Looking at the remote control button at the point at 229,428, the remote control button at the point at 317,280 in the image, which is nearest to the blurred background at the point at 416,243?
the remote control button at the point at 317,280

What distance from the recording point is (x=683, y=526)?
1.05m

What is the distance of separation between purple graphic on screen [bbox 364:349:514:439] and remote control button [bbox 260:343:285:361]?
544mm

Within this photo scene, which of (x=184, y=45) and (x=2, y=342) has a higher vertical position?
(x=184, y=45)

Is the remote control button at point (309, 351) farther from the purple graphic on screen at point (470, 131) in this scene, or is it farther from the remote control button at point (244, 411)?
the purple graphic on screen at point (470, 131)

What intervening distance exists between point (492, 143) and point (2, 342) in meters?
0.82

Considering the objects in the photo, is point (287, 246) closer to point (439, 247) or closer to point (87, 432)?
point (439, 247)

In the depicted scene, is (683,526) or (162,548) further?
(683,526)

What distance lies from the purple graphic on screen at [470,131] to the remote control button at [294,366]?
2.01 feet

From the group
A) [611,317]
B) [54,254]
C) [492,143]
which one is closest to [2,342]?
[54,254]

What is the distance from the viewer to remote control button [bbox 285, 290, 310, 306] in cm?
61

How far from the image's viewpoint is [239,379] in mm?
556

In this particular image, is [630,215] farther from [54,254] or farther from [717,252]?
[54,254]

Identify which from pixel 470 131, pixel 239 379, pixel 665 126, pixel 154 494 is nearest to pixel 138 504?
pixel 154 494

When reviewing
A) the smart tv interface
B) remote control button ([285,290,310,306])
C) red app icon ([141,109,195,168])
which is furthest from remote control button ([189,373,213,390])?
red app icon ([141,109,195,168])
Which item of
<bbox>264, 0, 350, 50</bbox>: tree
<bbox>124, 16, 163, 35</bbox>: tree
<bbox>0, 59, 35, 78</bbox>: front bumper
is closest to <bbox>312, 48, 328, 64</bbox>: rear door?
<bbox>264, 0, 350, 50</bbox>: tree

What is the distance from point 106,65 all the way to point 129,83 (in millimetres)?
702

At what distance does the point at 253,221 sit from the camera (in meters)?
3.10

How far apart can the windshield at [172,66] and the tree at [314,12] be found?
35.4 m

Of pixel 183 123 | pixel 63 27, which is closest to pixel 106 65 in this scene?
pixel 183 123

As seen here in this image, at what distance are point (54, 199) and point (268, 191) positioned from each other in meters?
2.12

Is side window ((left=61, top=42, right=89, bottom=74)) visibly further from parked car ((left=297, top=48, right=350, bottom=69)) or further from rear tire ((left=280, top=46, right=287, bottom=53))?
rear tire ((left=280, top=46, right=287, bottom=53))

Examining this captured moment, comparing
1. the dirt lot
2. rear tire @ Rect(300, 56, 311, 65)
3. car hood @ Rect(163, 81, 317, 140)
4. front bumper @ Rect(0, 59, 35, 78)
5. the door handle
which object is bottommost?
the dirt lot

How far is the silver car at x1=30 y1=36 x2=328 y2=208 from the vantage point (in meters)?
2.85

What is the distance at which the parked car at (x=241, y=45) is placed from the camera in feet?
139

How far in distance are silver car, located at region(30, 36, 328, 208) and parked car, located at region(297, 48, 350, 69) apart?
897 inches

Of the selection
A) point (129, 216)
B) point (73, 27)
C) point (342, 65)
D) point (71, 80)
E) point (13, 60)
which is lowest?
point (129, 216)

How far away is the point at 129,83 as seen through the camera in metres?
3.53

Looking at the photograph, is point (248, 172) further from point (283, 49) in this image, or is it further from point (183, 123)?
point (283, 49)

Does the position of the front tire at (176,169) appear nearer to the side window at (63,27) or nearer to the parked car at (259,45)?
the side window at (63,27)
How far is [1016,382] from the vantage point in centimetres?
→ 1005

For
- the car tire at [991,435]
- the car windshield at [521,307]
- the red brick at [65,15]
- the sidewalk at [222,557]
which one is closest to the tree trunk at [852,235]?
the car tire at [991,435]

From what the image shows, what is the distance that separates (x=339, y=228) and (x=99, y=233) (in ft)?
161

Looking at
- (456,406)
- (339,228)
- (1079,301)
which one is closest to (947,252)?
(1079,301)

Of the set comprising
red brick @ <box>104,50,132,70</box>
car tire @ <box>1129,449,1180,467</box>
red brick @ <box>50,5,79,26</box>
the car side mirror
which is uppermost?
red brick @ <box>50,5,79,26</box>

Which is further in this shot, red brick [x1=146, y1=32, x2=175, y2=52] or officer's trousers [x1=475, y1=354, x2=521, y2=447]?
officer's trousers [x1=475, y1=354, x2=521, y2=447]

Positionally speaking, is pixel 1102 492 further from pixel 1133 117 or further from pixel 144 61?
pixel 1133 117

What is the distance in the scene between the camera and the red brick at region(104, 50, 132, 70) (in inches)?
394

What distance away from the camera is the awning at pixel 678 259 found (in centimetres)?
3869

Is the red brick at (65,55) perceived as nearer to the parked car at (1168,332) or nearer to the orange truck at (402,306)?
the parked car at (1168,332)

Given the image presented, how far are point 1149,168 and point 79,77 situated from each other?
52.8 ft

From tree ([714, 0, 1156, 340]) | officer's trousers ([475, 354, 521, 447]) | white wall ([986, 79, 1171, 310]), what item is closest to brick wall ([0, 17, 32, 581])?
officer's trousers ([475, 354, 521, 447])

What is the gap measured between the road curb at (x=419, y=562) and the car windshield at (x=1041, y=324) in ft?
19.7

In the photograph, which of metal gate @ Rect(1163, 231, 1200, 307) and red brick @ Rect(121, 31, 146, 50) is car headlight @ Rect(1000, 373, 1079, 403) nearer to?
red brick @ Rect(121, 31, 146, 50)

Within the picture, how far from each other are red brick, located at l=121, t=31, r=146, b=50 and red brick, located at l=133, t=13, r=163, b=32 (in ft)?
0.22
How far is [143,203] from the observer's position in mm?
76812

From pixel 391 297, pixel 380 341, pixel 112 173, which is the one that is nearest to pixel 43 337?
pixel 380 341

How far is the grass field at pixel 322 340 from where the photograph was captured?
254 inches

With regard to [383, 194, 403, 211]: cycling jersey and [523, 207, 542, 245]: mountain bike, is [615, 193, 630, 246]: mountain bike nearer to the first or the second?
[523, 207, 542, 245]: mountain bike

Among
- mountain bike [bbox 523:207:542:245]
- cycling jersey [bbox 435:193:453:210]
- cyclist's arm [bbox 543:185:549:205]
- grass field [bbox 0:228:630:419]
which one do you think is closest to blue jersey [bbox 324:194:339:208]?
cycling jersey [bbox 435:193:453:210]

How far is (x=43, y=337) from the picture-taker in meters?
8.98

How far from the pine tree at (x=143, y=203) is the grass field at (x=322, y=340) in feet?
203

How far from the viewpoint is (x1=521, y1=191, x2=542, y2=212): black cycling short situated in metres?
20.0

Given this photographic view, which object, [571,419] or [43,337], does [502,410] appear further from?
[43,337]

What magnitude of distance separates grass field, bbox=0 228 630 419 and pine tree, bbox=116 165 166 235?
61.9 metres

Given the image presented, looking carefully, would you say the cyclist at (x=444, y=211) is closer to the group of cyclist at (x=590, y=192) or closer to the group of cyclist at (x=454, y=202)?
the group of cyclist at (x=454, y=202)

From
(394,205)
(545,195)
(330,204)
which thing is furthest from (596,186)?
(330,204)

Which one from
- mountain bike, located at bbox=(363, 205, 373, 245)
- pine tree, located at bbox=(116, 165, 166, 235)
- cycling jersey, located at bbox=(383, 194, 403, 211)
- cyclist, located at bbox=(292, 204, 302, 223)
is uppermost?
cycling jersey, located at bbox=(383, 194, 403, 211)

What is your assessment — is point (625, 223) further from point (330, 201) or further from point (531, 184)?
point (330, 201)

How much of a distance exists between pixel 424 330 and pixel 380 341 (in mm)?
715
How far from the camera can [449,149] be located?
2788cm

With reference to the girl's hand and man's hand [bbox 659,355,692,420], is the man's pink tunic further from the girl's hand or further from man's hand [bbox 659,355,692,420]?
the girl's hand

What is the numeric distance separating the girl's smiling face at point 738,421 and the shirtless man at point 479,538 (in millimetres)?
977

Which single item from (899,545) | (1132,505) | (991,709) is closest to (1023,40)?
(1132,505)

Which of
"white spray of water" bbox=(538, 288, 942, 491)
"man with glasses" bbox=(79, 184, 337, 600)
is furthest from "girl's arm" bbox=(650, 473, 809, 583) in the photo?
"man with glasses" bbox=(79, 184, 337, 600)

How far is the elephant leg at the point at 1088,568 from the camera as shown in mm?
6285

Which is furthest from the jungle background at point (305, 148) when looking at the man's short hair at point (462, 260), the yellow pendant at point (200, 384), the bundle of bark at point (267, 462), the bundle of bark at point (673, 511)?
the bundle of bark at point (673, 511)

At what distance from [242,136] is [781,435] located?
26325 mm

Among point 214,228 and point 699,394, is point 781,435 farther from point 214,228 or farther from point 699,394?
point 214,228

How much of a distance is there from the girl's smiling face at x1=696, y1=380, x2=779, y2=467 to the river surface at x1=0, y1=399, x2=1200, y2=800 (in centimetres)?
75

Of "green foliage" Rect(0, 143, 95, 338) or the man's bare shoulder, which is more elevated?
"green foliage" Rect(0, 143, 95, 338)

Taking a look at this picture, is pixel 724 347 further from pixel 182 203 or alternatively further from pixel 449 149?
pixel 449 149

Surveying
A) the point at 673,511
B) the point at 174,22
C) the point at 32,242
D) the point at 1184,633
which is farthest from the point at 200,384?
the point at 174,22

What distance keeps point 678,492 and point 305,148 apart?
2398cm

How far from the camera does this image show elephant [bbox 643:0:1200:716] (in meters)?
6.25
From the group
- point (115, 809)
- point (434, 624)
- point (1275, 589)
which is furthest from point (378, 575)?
========================================
Given task: Give back the lines of the listing from the one with "How much of a distance exists" through the end, both included, exactly as written and with nothing added.

Exercise output:
How much of a distance exists between pixel 424 330 and pixel 380 341 (in mm)?
715
How far from the camera can [449,149] be located?
2788cm

With reference to the girl's hand and man's hand [bbox 659,355,692,420], is the man's pink tunic further from the girl's hand or further from man's hand [bbox 659,355,692,420]?
the girl's hand

What is the numeric distance separating the girl's smiling face at point 738,421 and the shirtless man at point 479,538 (in millimetres)?
977

Which single item from (899,545) | (1132,505) | (991,709) is closest to (1023,40)?
(1132,505)

Which of
"white spray of water" bbox=(538, 288, 942, 491)
"man with glasses" bbox=(79, 184, 337, 600)
is furthest from "girl's arm" bbox=(650, 473, 809, 583) in the photo?
"man with glasses" bbox=(79, 184, 337, 600)

How far is the elephant leg at the point at 1088,568 from the camera as shown in mm?
6285

Which is furthest from the jungle background at point (305, 148) when looking at the man's short hair at point (462, 260), the yellow pendant at point (200, 384), the bundle of bark at point (267, 462), the bundle of bark at point (673, 511)?
the bundle of bark at point (673, 511)

At what distance from [242,136] is [781,435] located?
26325 mm

Among point 214,228 and point 699,394, is point 781,435 farther from point 214,228 or farther from point 699,394?
point 214,228

How much of a distance is there from the girl's smiling face at x1=696, y1=380, x2=779, y2=467 to the river surface at x1=0, y1=399, x2=1200, y2=800 (in centimetres)?
75

Of "green foliage" Rect(0, 143, 95, 338) or the man's bare shoulder, which is more elevated?
"green foliage" Rect(0, 143, 95, 338)

Taking a look at this picture, is pixel 724 347 further from pixel 182 203 or alternatively further from pixel 449 149?
pixel 449 149

Surveying
A) the point at 673,511
B) the point at 174,22
C) the point at 32,242
D) the point at 1184,633
which is farthest from the point at 200,384?
the point at 174,22

What distance keeps point 678,492 and point 305,148 apart?
2398cm

How far from the camera does this image show elephant [bbox 643:0:1200:716] (in meters)?
6.25
From the group
- point (115, 809)
- point (434, 624)
- point (1275, 589)
which is furthest from point (378, 575)?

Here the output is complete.